26.Bölüm ✮

52 30 26
                                    

"Beni ancak yakan söndürür."


16 ŞUBAT 2020

"Demir!"

Bir ayak sesine karışan endişeli ve telaşlı sesin kime ait olduğunu tahmin etmek, zor değildi. Omzumun gerisine bakmadan, Burçak'ın çıplak ayaklarla bana koşar adım geldiğini biliyordum.

Sigaramdan bir nefes daha çektim ve dumanını dışarıya üfledim.

"Demir, iyi misin?"

Değildim.

"Burçak, yukarıya çık. Neden aşağıdasın?"

Tahminlerimde yanılmamıştım. Çıplak ayaklarıyla toprak zemine basıyor ve acıyan gözlerle bana bakıyordu. Saçları dağılmıştı ve oldukça telaşlıydı.

"Özür dilerim, seni üzmek istemedim. Konuşalım lütfen-"

"Burçak, yalnız kalmak istiyorum."

"Ama bana ne olduğunu söylemezsen, sana nasıl yardımcı olabil-"

"Şu an yardım istemiyorum." Elimi, dur işareti yaparcasına ona kaldırdığımda, Burçak nefesini gürültüyle dışarıya bıraktı.

"Seni anlamadığımı filan mı düşünüyorsun? Annesizliğin ne demek olduğunu senden önce tattım ve anneme en ihtiyaç duyduğum yaşımdaydım. Berbat bir disiplin ile büyüdüm, beni yok sayan bir babam vardı ve anne diye ağlarken, bana şiddet uyguluyordu."

Bir eli avcumun içine kaydığında, soğuk havaya tezatlık yaratırcasına sıcak olduğunu fark ettim.

"Annemin geleceğine inandığım o akşam, bir daha hiç geri gelmeyeceğini öğrendiğimde, bana ağlama hakkı bile tanınmadı Demir. Babamın korkusundan, annemi hiç geri çağıramadım, hayal bile kuramadım ve rüyamda bile göremedim. Bunun nasıl bir acı olduğunu hiç tatmamanı dilerim. Sen en azından onunla vakit geçirebildin ve onu rüyalarında görebiliyorsun."

Sigaramdan bir nefes daha çektim ve göz ucuyla ona baktım.

"Şimdi bana rüyanda ne gördüğünü söyleyecek misin?"

"Annem." dedim, bir kelimeye binlerce anlam sığdırarak. "Buradaydı, evimdeydi. Birlikte doğum günümü kutluyorduk. Sonra uyumam gerektiğini ve yarın sabah burada olacağını söyledi." Gözlerim, Burçak'ın gözlerini buldu. "Senin yanında uyuyacağını söyledi."

"Onları görmüyor oluşumuz, burada olmadıkları anlamına gelmiyor." dediğinde, ona cevap bile vermedim ve sigaramdan son nefesi alıp, izmaritini kaldırıma doğru fırlattım ve arkamı dönüp, sitenin içine doğru yol aldım.

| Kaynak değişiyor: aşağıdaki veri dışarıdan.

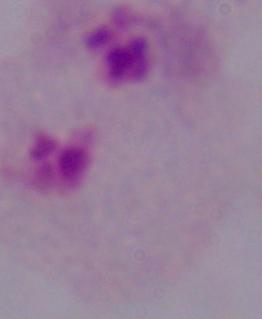
Summary:
  - Identification: trichomonad
  - Modality: micrograph
  - Magnification: 1000x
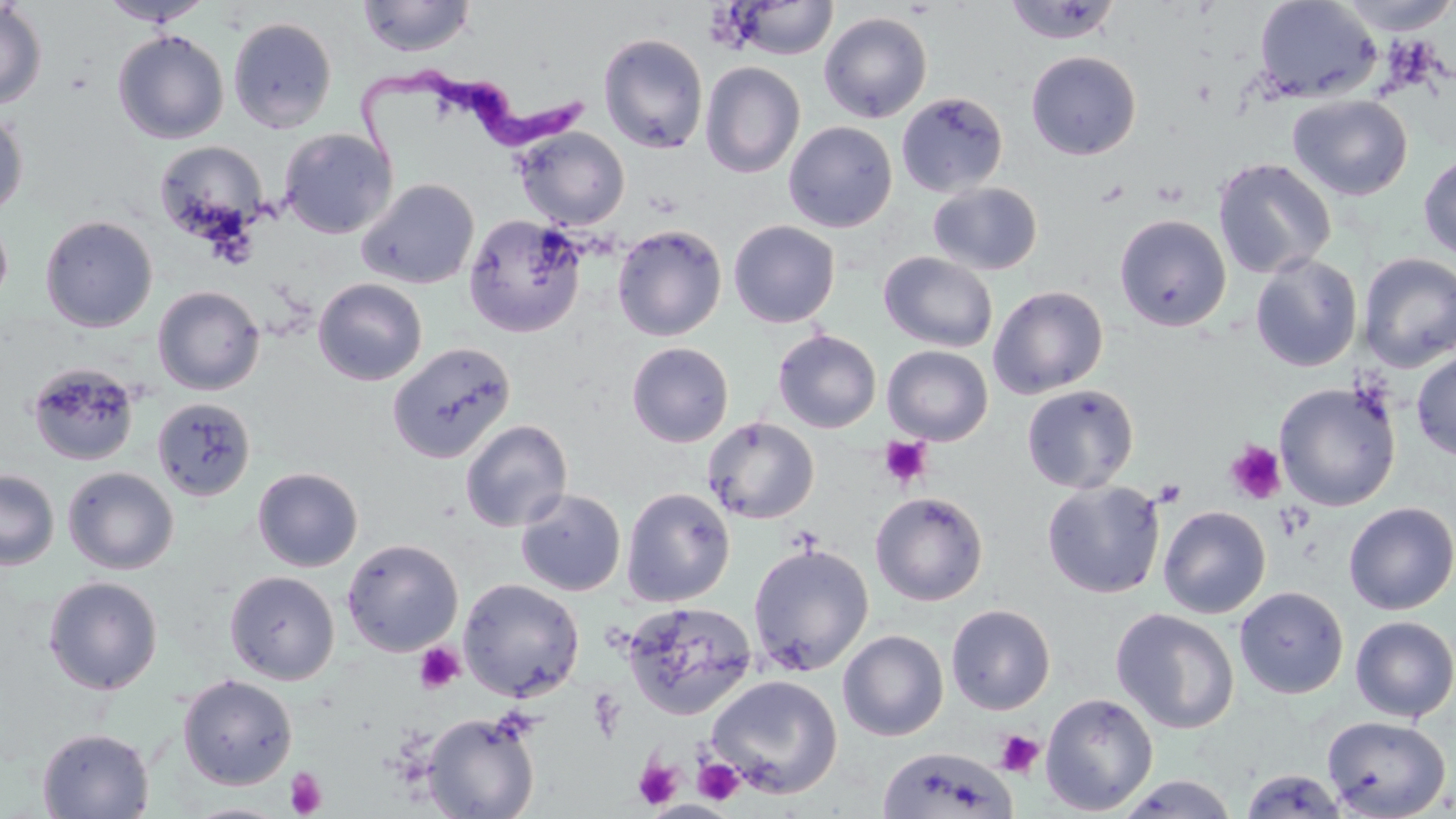

Approximate bounding boxes as (x1, y1, x2, y2) in pixels. Trypanosoma brucei locations: (355, 61, 589, 171). Platelet locations: (879, 436, 933, 489), (1225, 440, 1287, 505), (1154, 479, 1187, 506), (1274, 502, 1313, 541), (414, 643, 465, 694), (993, 729, 1045, 778), (692, 756, 745, 805), (634, 758, 683, 809), (286, 767, 328, 817). Uninfected red blood cell locations: (357, 0, 476, 58), (1253, 0, 1383, 103), (1335, 0, 1456, 35), (0, 1, 47, 110), (99, 1, 213, 26), (727, 1, 838, 60), (1003, 1, 1123, 45), (819, 11, 933, 123), (228, 17, 337, 133), (112, 29, 229, 144), (598, 33, 708, 153), (1026, 51, 1141, 160), (700, 61, 805, 179), (896, 92, 1008, 197), (1287, 94, 1412, 201), (0, 109, 28, 217), (783, 121, 898, 233), (514, 127, 629, 230), (279, 128, 398, 239), (154, 140, 269, 242), (1419, 154, 1456, 261), (1213, 158, 1336, 279), (356, 178, 479, 290), (928, 182, 1043, 275), (0, 212, 14, 312), (463, 213, 587, 338), (1115, 214, 1231, 332), (40, 215, 158, 333), (729, 220, 840, 328), (612, 224, 727, 341), (879, 252, 998, 352), (1358, 252, 1456, 373), (1250, 254, 1362, 372), (313, 277, 428, 385), (153, 285, 264, 395), (989, 285, 1109, 398), (773, 329, 881, 433), (626, 341, 734, 447), (388, 342, 516, 463), (882, 345, 993, 445), (1412, 349, 1456, 461), (27, 362, 140, 467), (1274, 382, 1401, 511), (1021, 384, 1139, 493), (152, 397, 257, 502), (702, 416, 819, 524), (460, 419, 573, 532), (252, 466, 363, 572), (63, 467, 179, 575), (0, 468, 58, 570), (1042, 480, 1165, 599), (621, 487, 735, 607), (515, 488, 626, 597), (870, 491, 989, 606), (1343, 502, 1456, 614), (1158, 506, 1271, 618), (341, 538, 464, 656), (748, 542, 874, 676), (224, 570, 340, 685), (43, 576, 163, 695), (458, 578, 585, 702), (1234, 586, 1349, 699), (621, 601, 758, 720), (946, 604, 1056, 715), (1111, 608, 1240, 735), (1350, 616, 1456, 722), (838, 629, 949, 741), (177, 674, 298, 790), (707, 674, 843, 799), (1040, 692, 1158, 815), (423, 712, 540, 819), (1322, 715, 1451, 819), (36, 727, 155, 818), (877, 746, 1019, 819), (1239, 768, 1348, 817), (1116, 774, 1239, 818), (179, 802, 291, 819). Slide-level diagnosis: Trypanosoma brucei. Image is 1456×819 pixels. Single field of view. Captured at 1000x magnification. Thin blood film. May-Grünwald-Giemsa stain. Optical microscopy.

"Onlar hep bizim yanımızda, gözünle görmen neyi değiştirir ki? Bir şeye üzüldüğünde yanındalar, bir şeye sevindiğinde yanındalar, onları özlediğinde ve onlar seni özlediğinde..." dediği esnada, kapının girişindeydik.

Gözlerimi Burçak'a çevirdim ve onu baştan aşağıya süzdüm. O da buradaydı. Tek farkı, onu görebiliyordum.

"Göremediğim sürece neyi değiştirir? Bir hayal ile mi yaşamamı istiyorsun?"

"Bu kadar katı olma Demir. Rüyanda bile olsa görebiliyorsun." Benden önce içeriye girdi ve bana doğru döndü. "Ben rüyamda bile göremiyorum."

"Annen için üzgünüm Burçak."

"Ben de senin için üzgünüm ama ben buradayım. Seni ne kadar iyi hissettirir bilmiyorum fakat seni bırakmaya hiç niyetim yok." Parmakları suratımı bulduğunda gülümsedi ve suratımı sevdi. Ardından arkasını döndü ve asansörün tuşuna bastı.